A Brookings Institution report found a strong correlation between holding down a steady job in your 50s and working into your 60s and beyond. Therefore, initiatives to support older workers must begin earlier, even in their 40s. This can be done by improving the quality of low-wage jobs – including lower wages, more flexible work schedules and holidays – to reduce turnover. It will help people work longer.
The South’s racist past continues to harm workers:Unions can help us build a new future
Likewise for businesses, this is an opportunity to avoid long-term productivity losses by retaining a consistent workforce. Companies that rely on a disproportionate number of hourly workers tend to have higher turnover rates. They are also less likely to invest in employee training and technology.
Helping older workers develop needed skills can help them get re-employed and meet business needs.
Such efforts are critical to maintaining Social Security benefits, which are expected to be cut by more than 20% by 2034 unless Congress and the president act. Without action, monthly benefits will drop by hundreds of dollars on average, and anyone age 55 or younger will never receive full benefits.
However, unemployment statistics tend to leave out 50 workers who are forced to retire early. This happens because they are not part of the workforce in the first years, and have not yet reached the period of time associated with retirement, said Beth Truesdale, a sociologist and author of the Brookings journal. Labor policy and pension policy should be considered the same system, but it is not, and these workers fall into the gap.
‘It was sad’:A mother struggles with homelessness, unemployment, inflation
Demographic change threatens the global economy
It will take longer and become more and more difficult to complete as time goes on.
Which is scary, given that the aging population, not growth, is the ticking bomb.

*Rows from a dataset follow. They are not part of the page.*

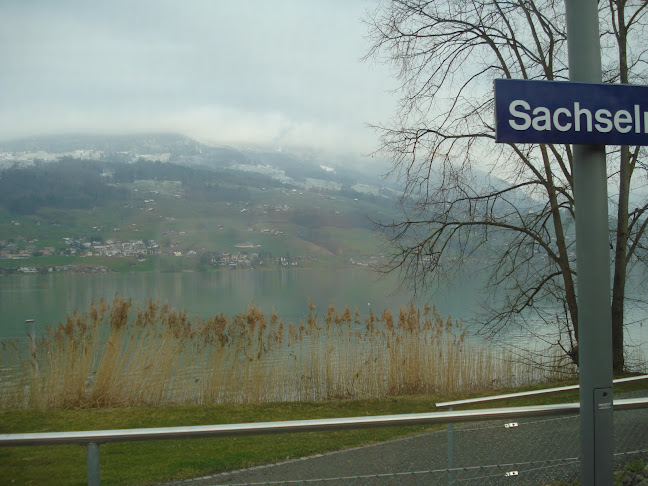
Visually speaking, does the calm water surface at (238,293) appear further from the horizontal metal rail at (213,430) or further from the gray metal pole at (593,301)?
the gray metal pole at (593,301)

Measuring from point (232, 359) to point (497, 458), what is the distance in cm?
788

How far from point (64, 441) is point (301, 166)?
9620 cm

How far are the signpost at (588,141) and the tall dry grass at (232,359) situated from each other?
28.9 feet

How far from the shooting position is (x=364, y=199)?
109 ft

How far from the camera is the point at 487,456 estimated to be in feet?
14.2

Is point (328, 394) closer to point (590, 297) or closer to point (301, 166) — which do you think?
point (590, 297)

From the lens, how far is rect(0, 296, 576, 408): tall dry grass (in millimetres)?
10938

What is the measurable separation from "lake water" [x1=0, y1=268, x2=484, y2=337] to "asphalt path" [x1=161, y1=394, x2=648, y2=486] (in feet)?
26.2

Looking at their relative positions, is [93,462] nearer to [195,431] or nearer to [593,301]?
[195,431]

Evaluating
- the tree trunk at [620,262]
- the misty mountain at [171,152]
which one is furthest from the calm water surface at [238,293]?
the misty mountain at [171,152]

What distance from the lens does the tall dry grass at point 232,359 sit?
35.9 feet

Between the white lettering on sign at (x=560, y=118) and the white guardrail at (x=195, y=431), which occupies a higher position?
the white lettering on sign at (x=560, y=118)

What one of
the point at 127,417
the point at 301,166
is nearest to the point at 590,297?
the point at 127,417

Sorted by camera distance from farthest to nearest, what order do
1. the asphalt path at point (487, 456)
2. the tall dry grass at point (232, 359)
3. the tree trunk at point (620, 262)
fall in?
the tree trunk at point (620, 262)
the tall dry grass at point (232, 359)
the asphalt path at point (487, 456)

The world’s population has just reached 8 billion, life expectancy has increased and fertility rates have declined. Around the world, people aged 75 and over are the fastest growing group in the workforce. Today, 40 million Americans are 65 and older, a number expected to double over the next 40 years.
Failure to prepare for this inevitable demographic change will result in a shrinking workforce that will struggle to support the growing number of “retirees”.
Certainly, improving the working conditions of low-wage jobs or training programs alone will not solve many of the challenges faced by older workers. Age discrimination continues.
IBM, for example, has laid off more than 20,000 workers over 40 in the past five years, and has faced lawsuits as a result.
Unfortunately, among the more than 40 million Americans age 50 and older in the workforce, according to a 2018 study by ProPublica and the Urban Institute, half of them are at risk of being fired or forced to retire. milk regardless of income, education level or geography. .
Without stronger legal protections for older workers and a change in business models that value their work experience as a competitive advantage needed for greater productivity, the older workers will face less time, resulting in a poverty rate in old age.
The disappearance of the 50-year-old workforce should be more prominent in the debate about the future of work. Even if all the quirks of Gen Z’s work habits were solved tomorrow, there’s still a huge demographic crisis.
Katrin Park is a freelance writer and former communications director with the International Food Policy Research Institute.